Dans le texte sur le plan pour trier les journalistes, relevez le nom de chaque journaliste qui a mené l’interview de Gérard Collomb.

Texte fourni:
——————————

Il s’agit de l’annonce d’une interview [2] de Gérard Collomb, ministre d’État, ministre de l’intérieur du gouvernement Philippe, par trois journalistes que je préfèrerais ne pas nommer – l’accusation de délation me menace, et « rigoureusement ma mère m’a défendu de [les] nommer ici » – mais mon devoir d’informer l’emporte : il s’agit Stéphane Joahny, Christine Ollivier et David Revault d’Allonnes.

Ce superbe titre m’a donné une idée : je vais élaborer un

Plan pour trier les journalistes,

que je soumettrai à Françoise Nyssen, ministre de la culture du même gouvernement. J’espère que cela m’ouvrira, à moi aussi, la une du JdD. Votre participation à cette élaboration est fortement souhaitée.

Les principales orientations de ce plan sont les suivantes.

  1. Il est vital de distinguer les journalistes politiques des journalistes économiques.

L’identification des premiers est simple. Ils sont soumis, de par le milieu qu’ils fréquentent, à des atteintes permanentes à leurs droits humains les plus élémentaires (harcèlement sexuel, pressions, mensonges éhontés…) : c’est, vous l’avouerez, inadmissible. Pour les seconds, l’identification est plus difficile : ils s’estiment, on ne sait pourquoi, victimes d’inégalités de traitement (au sens de salaire) et de frais de déplacement, ce qui est, vous l’avouerez aussi, beaucoup plus supportable. C’est pour cela qu’ils axent leurs articles sur les conditions économiques.

——————————

Données fournies:
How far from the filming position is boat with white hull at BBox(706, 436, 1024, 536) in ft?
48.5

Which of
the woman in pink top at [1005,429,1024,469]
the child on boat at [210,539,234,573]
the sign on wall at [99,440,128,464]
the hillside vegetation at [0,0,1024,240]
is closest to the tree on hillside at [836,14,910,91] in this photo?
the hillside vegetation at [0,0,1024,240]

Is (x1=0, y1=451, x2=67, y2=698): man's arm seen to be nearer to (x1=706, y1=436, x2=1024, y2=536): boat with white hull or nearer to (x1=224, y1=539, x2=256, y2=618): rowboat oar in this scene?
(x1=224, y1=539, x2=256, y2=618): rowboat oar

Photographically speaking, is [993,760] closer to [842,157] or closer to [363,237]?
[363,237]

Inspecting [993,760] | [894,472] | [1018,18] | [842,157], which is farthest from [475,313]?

——————————

Réponse:
Stéphane Joahny
Christine Ollivier
David Revault d’Allonnes